Hanekom explained that Prince's case was "extremely rare" and no comparable cases in terms of the dismemberment could be found.

"She wanted to get rid of the body but there were 24 deep stab wounds reported, indicating some rage and 'overkill' by dismembering - there are indications that the victim was alive when she decapitated her.

"Apart from the fact that it is rare for a female and especially an 18-year-old to dismember, it is also rare to dismember a stranger."

Prince, who spent most of Hanekom's testimony looking at the floor in the dock, showed no remorse for what she had done, the psychologist said.

The accused had indicated she wanted the murdered woman's house, Hanekom testified.

"She said [Malcolm] had had her life. She was old."

Prince pleaded guilty to murdering Malcolm in her Capri Mews, Lakeside home on April 18, 2015.

In her plea explanation, it emerged that she had travelled to the city from Citrusdal, where she had lived with her mother. They ostensibly had a strained relationship.

She was dropped off in Mitchells Plain and spent the night at a stranger's house. The next day, he took her back to the traffic lights in Rocklands, where he had picked her up.

Prince claimed to have walked to a nearby house and, when no one opened after she knocked, she climbed through a window and stole valuables, such as wallets, cellphones and laptops.

She used the stolen money to pay for transport to Muizenberg, where she met a man who helped her find a place to stay in a bush with other people.

On the day of the murder, she said she had seen a house where the side window was open. She scaled the gate and entered the house, where she saw Malcolm lying in bed.

She switched on the light and Malcolm woke up, threatening to phone the police when she saw the intruder.

Prince told the pensioner that she had been looking for help, showing her foot, which she had burnt with hot food when she kicked a pot over the night before.

"We went into the kitchen where she gave me Savlon mixed with water to wash my foot. She then made me toast and tea," Prince admitted.

"The woman said that she was going to phone for an ambulance. I said no and grabbed a knife. I told her that I would stab her if she phoned the police. She tried to take the knife from me."

She admitted to stabbing Malcolm once in the chest, after which the elderly woman fell to the ground.

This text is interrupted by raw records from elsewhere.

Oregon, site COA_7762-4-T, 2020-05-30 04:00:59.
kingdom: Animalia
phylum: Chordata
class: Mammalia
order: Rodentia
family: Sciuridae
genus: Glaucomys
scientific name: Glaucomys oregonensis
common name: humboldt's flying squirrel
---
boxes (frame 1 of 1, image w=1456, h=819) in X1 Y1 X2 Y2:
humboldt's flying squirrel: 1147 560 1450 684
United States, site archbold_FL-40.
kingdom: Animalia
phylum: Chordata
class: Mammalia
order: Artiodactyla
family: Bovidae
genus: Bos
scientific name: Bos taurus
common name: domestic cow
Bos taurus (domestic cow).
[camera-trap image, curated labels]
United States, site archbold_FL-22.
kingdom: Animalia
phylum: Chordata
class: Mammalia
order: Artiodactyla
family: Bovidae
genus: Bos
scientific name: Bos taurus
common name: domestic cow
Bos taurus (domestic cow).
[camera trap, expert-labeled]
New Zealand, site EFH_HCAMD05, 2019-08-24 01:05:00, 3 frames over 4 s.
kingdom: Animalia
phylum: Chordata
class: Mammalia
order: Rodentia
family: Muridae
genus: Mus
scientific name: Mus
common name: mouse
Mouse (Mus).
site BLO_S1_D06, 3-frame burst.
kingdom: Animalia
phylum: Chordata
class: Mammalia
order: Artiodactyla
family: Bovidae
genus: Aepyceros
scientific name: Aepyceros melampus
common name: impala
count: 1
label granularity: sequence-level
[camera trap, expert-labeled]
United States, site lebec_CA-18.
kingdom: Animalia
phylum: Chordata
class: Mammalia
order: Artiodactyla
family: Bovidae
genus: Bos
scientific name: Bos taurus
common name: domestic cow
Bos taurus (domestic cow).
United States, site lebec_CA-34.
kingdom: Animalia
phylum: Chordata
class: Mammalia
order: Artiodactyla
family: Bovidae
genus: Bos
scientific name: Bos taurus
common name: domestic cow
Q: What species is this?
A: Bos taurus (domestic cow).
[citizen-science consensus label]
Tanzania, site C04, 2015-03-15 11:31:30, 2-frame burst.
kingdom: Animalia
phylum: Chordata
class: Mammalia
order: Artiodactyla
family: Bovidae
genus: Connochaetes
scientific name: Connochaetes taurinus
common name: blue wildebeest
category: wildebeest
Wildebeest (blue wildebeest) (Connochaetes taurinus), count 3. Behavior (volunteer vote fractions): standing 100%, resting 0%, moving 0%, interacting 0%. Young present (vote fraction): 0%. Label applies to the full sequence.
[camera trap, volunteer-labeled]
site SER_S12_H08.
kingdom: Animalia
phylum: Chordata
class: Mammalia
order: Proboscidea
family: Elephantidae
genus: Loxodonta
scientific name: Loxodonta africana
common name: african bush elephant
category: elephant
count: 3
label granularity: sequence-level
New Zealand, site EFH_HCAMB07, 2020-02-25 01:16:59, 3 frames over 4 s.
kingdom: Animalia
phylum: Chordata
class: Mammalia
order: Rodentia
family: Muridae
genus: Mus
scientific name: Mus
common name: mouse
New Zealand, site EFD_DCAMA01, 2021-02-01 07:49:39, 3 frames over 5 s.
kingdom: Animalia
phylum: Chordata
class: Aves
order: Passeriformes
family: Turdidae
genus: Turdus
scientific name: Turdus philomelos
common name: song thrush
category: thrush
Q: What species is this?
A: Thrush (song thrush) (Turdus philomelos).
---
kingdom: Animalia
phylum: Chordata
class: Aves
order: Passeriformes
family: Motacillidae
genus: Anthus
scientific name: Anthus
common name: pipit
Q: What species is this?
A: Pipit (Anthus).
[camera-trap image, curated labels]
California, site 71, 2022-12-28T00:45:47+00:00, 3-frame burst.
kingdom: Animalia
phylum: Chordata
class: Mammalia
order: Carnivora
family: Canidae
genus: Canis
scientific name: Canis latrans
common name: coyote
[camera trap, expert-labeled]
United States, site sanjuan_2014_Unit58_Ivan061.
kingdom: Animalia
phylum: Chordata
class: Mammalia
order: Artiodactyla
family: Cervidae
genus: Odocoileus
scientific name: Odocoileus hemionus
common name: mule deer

READ: Teen arrested for expat’s Cape Town murder

"I wanted to leave but saw her trying to get up. I then killed her by decapitating her with the big knife. I tried to cut her body in order to take it apart."

She used Malcolm's phone to message her father. It read: "Ek's in groot kak, help." (I am in big trouble, help)

"I then cut off bother of her arms and tried to cut off her legs but failed to remove it completely. I then used an axe to chop it off."

She dumped Malcolm's remains in an outside bin. Her arms and legs were put in a plastic container.

Prince fled, but left her handbag which contained goods stolen in Mitchells Plain.

She said she returned to the bush where she had been living and returned to Citrusdal a few days later with the help of relatives.

The stolen items were found at her father's house upon her arrest.

Prince had told Hanekom that she had decided to kill Malcolm because she thought the woman had poisoned her when she had offered her something to eat. She claimed to have feared that the pensioner would phone the police once Prince had fallen asleep.

Malcolm's daughter, Alison Williams, said she was not surprised that her mother had offered assistance to Prince before she was murdered.

"She never hesitated to help," she testified during proceedings.

Her mother was more than a "little old pensioner, a case number"; she was vibrant and full of life, Williams told Judge Bruce Langa.

Her son had found his grandmother's "butchered body", Williams said from the stand, and his "scars will never heal".

She appealed for the highest possible prison sentence for Prince, insisting that, should her mother's murderer ever be up for parole, a family member would be there to "ensure she stays behind bars, where she belongs".

"Our lives will never be the same."

Sentencing proceedings continue on Wednesday.